5 Questions for an LL.M. - Student – Angela Gallerizzo

Leiden University, LL.M. European and International Business Law, 2012-13

After over four years of working in New York City, Angela Gallerizzo came to Leiden University for an LL.M. Advanced Studies in European and International Business Law as a way to punctuate her resume with international law experience. Did the experience meet expectations?

What is your background, and why did you decide to do an LL.M.?

I got my first law degree at Syracuse University in upstate New York. After that I went to New York City, and practiced for almost four and half years. Then I ended up marrying a guy from Denmark, and that's why I ended up coming back over here (to Europe).

I had actually wanted to do an LL.M. for awhile, and I had applied and gotten into several programs a few years ago, and decided to stay in the workforce, and not do it. But after living and working in New York City for several years, you get exposed to so much.  It is a very international location with a large number of internationally operating law firms. I really wanted to work at an international law firm, but I didn't feel I was really on the path to get there.

I worked for some very prominent clients. But no matter how hard I worked, it was impossible for me to get to where I wanted to go. So, I figured the best thing for me to do was to get a bit of some international experience, and try to make myself unique and valuable in that regard.

Did the LL.M. help you on that path?

Yes, definitely.  I think the core curriculum of the program is excellent for preparing students to work in an internationally operating law firm, because it touches on all the main areas of international practice - from the procedural aspects of international arbitration and private international law to aspects of company law, competition law, intellectual property, world trade law. For me, it's definitely put me on a path where I want to go.

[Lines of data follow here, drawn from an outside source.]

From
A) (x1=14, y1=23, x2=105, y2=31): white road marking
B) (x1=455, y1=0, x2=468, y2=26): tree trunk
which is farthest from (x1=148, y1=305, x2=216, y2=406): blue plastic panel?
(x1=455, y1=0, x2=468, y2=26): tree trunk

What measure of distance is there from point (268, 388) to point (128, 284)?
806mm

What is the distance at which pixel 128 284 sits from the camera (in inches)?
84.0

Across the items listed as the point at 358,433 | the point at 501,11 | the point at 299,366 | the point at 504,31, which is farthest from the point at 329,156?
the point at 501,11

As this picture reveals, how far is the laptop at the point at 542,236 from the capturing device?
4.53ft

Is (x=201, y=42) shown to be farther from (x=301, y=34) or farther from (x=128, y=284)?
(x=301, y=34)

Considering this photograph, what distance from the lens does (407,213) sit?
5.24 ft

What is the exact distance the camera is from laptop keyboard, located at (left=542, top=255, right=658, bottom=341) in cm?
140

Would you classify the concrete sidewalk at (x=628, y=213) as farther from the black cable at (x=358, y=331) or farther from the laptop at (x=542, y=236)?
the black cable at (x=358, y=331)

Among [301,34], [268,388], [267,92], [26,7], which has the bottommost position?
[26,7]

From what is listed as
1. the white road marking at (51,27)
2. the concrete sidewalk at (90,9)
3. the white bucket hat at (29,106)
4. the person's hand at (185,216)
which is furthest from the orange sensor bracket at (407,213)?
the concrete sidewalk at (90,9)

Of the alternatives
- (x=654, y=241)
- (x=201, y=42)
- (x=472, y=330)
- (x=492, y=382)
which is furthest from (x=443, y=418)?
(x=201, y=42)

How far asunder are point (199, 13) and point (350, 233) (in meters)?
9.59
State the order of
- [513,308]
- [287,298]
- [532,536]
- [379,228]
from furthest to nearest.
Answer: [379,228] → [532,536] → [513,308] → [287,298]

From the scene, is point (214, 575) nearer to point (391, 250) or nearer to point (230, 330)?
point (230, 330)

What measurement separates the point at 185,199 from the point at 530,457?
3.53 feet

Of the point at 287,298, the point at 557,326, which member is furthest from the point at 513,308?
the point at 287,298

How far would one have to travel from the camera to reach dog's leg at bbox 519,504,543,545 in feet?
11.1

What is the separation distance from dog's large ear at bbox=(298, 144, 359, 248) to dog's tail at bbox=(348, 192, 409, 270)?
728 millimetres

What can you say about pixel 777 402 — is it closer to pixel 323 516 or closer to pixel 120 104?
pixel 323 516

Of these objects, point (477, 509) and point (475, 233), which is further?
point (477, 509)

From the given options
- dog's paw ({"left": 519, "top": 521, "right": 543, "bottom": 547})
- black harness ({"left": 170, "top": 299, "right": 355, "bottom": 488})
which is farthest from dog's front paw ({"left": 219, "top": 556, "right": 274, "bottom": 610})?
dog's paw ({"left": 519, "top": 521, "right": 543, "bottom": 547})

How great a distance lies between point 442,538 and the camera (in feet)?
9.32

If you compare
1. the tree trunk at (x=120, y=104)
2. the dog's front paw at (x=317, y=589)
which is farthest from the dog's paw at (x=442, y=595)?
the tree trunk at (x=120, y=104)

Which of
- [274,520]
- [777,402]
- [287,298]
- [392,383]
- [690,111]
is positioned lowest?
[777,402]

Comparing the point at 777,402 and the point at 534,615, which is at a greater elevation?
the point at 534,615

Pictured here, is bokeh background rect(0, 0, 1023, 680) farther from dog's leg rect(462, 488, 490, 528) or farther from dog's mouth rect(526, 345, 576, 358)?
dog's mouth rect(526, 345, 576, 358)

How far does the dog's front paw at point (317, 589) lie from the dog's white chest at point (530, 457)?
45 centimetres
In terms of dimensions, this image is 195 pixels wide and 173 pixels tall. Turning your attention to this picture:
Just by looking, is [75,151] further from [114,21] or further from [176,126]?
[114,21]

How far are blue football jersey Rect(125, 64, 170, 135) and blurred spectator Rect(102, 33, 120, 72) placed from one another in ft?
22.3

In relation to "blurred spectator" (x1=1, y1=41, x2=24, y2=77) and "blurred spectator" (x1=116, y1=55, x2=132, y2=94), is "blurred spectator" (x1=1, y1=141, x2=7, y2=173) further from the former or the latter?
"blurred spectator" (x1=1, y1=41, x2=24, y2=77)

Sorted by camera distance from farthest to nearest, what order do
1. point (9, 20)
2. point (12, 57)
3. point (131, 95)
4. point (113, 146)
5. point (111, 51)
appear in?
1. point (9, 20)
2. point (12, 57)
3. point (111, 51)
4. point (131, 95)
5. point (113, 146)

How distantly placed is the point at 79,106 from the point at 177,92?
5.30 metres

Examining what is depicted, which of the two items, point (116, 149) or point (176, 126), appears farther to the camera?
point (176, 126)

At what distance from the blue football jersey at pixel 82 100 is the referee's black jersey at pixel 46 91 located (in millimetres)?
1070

Also, I am a dual (US-Italian) citizen, so I also have the ability to stay here and work. That's not necessary, by the way, because the Netherlands actually offers all students one-year work permits. I have come across several opportunities through the LL.M at Leiden where I can get to get international experience.  and then go back to the States.

Did the law school play a role in helping to create your post-LL.M. job opportunities?

Yes, Leiden has contacts throughout Europe, and actually, worldwide, and has provided several networking opportunities with prominent law firms which have helped to create post-LL.M job opportunities.

I've looked at the LLM GUIDE, and there a lot of students talking about jobs after the LL.M in this, that, and the other, but I think there's a misconception that if you do a degree, and all of the sudden everything is changed, and you're going to get the job that you want. If you have a strong resume, and you want a degree to make it stronger, it can really put you on the right path. If you want a miracle, well, I think it can happen, too, but I think it's going to be much more difficult, especially in this economy.

I would say a good portion of my class already has jobs lined up already, but they all had something unique to offer.

What did you find surprising about the year?

One thing that surprised me was, particularly in the second half of the year which focuses on international business law transactions, there has been a lot of hands-on activities. Being someone who has practiced for several years, I know the value of practical skills in going to try to find a job.

We have had clinics where the students have been taught how to prepare merger and acquisition documents. We've had simulated moot courts, where students got to do international commercial arbitration; hearings before the European Commission on competition law issues; drafting arbitration agreements.  These are really hands-on skills that, when you go to an employer, and say, "I can do this. I have training. You don't need to show me how to do it. " I think that's very valuable, and wasn't something I saw advertised, but it has definitely made this program worthwhile.

Do you have any advice for students starting the program this year?

Sure. If you choose Leiden, be prepared to work hard. I've worked very, very hard, and this is coming from someone who practiced in New York, and is used to working 70 hours a week! Be prepared for a highly academically rigorous academic program, and to work hard, if you want to get something out of it. If you do, the opportunities are there.